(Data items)
* BEGIN *

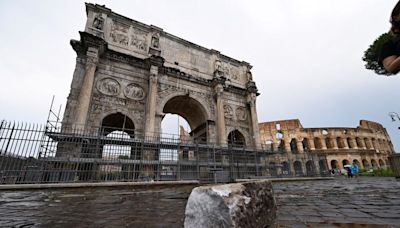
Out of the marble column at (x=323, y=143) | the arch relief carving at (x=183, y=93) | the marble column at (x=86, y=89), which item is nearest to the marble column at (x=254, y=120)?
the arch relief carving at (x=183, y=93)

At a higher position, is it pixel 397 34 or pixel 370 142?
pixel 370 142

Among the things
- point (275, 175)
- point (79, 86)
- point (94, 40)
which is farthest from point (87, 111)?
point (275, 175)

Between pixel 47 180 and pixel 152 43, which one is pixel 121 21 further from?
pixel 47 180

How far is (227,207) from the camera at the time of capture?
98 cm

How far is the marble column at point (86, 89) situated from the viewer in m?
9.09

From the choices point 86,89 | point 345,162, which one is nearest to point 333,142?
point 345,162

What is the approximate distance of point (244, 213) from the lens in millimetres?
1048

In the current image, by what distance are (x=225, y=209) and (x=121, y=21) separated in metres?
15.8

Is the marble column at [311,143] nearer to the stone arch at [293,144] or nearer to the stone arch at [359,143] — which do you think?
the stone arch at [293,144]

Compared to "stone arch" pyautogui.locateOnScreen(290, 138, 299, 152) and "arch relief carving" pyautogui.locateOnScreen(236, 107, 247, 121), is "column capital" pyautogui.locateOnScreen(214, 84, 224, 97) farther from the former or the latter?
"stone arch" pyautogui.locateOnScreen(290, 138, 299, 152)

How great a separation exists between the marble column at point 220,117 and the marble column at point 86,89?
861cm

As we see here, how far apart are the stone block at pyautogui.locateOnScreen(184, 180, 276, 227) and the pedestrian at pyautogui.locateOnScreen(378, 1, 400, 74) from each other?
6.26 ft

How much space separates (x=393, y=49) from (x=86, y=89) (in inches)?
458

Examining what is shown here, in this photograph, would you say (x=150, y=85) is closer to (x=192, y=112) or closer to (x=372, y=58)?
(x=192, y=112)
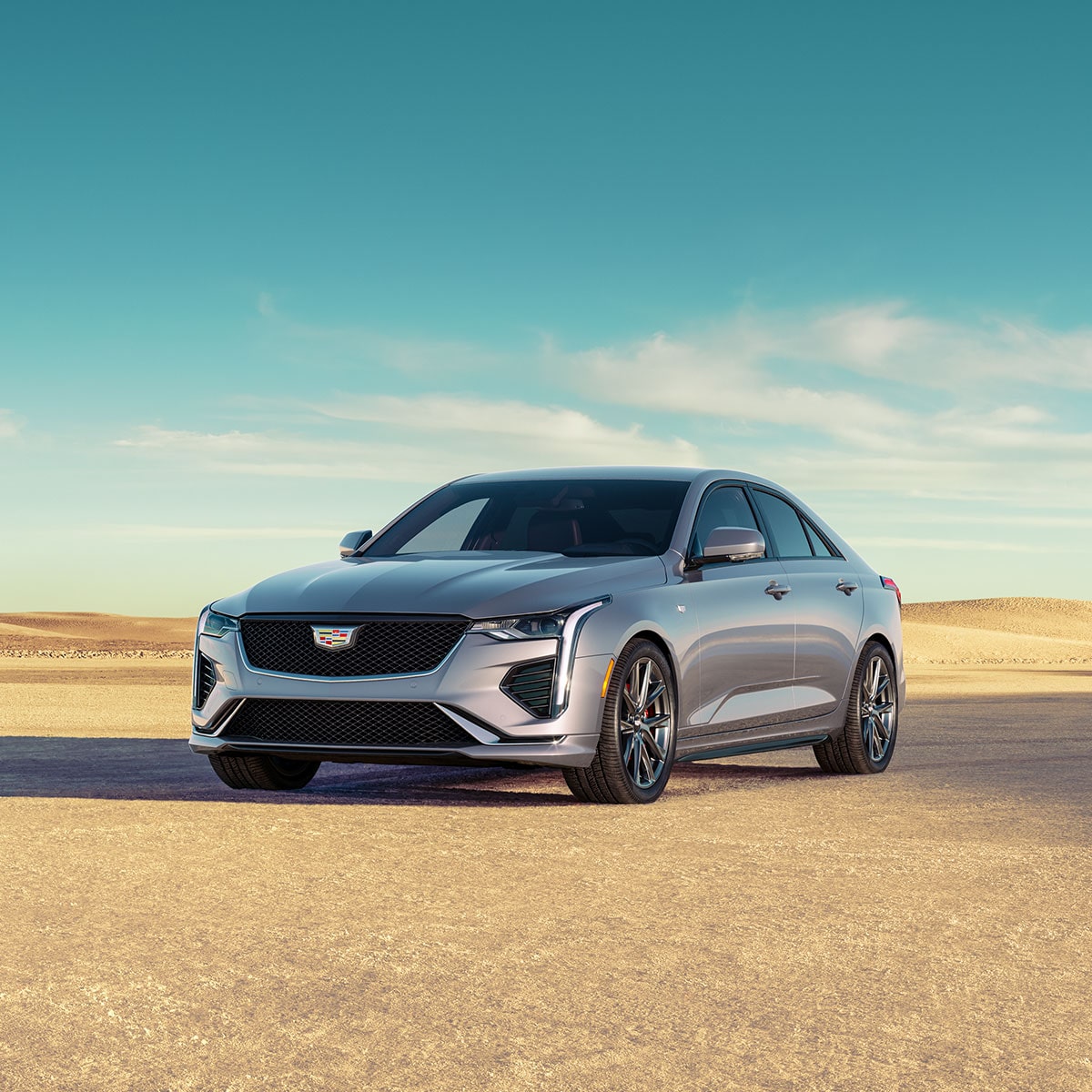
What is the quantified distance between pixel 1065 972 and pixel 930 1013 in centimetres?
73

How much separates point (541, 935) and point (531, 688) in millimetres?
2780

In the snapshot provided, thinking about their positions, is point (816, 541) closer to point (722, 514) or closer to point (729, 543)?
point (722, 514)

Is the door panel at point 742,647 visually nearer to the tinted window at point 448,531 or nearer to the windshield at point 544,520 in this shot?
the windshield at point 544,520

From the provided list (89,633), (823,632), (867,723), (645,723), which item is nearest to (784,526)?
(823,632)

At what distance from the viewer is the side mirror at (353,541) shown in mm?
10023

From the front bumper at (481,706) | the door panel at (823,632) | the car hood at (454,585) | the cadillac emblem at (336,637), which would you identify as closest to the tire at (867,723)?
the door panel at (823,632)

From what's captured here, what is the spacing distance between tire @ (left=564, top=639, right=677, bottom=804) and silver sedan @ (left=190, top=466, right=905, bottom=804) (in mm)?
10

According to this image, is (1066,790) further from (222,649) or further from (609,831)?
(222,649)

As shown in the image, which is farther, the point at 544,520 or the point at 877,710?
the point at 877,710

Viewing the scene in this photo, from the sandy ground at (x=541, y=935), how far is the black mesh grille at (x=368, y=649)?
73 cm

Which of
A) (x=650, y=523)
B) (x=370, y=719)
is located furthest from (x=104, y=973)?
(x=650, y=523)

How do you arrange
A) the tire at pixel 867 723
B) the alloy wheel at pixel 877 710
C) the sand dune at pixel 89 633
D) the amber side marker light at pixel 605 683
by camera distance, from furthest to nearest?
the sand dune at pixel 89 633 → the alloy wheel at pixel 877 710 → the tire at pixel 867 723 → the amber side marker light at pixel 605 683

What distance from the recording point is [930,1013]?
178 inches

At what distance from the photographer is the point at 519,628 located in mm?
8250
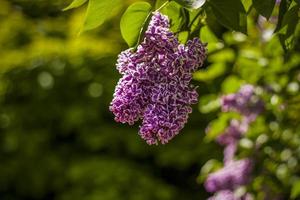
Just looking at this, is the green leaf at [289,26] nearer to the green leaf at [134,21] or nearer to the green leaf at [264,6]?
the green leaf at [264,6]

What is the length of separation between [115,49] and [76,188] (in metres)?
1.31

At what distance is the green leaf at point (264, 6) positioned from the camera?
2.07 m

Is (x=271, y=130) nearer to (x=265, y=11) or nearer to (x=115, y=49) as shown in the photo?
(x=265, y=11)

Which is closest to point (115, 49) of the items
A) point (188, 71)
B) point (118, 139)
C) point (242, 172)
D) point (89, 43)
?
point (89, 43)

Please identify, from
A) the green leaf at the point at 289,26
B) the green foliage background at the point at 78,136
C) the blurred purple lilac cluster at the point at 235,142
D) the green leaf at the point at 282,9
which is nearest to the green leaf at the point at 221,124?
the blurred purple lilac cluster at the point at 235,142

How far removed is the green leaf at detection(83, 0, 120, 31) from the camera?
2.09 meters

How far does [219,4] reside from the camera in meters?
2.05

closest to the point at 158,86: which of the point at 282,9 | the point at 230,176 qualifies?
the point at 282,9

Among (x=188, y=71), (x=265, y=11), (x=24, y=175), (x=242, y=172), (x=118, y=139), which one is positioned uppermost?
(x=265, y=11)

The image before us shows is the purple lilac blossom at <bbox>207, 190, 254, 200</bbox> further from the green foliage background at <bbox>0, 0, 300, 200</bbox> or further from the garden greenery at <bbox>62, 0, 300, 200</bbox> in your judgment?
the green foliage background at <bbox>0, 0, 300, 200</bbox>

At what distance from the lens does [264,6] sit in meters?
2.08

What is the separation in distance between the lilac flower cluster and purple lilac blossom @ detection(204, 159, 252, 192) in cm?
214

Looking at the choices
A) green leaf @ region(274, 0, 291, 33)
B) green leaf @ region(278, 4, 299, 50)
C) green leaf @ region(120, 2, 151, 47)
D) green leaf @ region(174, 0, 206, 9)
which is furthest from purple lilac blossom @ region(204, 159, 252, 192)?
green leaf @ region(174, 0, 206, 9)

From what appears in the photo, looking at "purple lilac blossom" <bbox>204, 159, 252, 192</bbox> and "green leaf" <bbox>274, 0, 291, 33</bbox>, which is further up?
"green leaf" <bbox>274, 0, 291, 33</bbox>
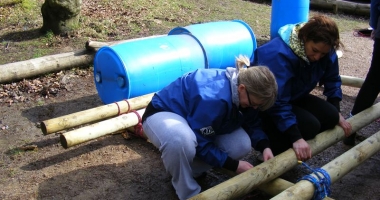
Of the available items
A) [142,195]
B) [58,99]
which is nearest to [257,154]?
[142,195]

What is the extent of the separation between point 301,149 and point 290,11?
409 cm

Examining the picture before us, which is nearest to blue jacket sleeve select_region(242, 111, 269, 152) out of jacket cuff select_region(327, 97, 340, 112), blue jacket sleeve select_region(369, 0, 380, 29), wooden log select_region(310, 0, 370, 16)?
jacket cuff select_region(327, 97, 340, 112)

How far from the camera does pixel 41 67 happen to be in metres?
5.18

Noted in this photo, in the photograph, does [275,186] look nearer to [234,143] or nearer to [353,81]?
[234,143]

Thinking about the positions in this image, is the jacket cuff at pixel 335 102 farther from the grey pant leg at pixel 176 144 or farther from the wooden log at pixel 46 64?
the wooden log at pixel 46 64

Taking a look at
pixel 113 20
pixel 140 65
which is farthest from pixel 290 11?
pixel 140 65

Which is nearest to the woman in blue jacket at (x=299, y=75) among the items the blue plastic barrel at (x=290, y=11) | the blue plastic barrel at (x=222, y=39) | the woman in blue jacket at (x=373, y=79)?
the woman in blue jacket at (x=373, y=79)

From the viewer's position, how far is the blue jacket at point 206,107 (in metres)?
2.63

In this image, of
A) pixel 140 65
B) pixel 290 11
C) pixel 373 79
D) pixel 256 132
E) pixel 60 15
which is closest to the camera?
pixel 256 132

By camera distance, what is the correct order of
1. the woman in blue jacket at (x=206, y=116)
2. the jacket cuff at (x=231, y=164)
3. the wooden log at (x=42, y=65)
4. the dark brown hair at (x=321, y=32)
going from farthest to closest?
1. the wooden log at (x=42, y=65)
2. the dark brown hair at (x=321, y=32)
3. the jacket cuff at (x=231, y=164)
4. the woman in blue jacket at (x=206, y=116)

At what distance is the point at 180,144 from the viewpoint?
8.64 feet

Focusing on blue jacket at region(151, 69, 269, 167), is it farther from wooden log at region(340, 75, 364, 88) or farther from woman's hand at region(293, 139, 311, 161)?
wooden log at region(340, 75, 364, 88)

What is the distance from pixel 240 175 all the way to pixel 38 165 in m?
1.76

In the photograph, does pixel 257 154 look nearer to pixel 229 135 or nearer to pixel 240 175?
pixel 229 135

* END *

BRIEF:
Rewrite the data from the line containing "What is the distance" through the end of the data, replacing "photograph" with "image" and leaving everything else unchanged.

IN RESPONSE:
What is the distance from pixel 240 175 all the way to pixel 38 165 in m?
1.76

In the image, does pixel 257 154 look nearer to pixel 229 135 or nearer to pixel 240 175?
pixel 229 135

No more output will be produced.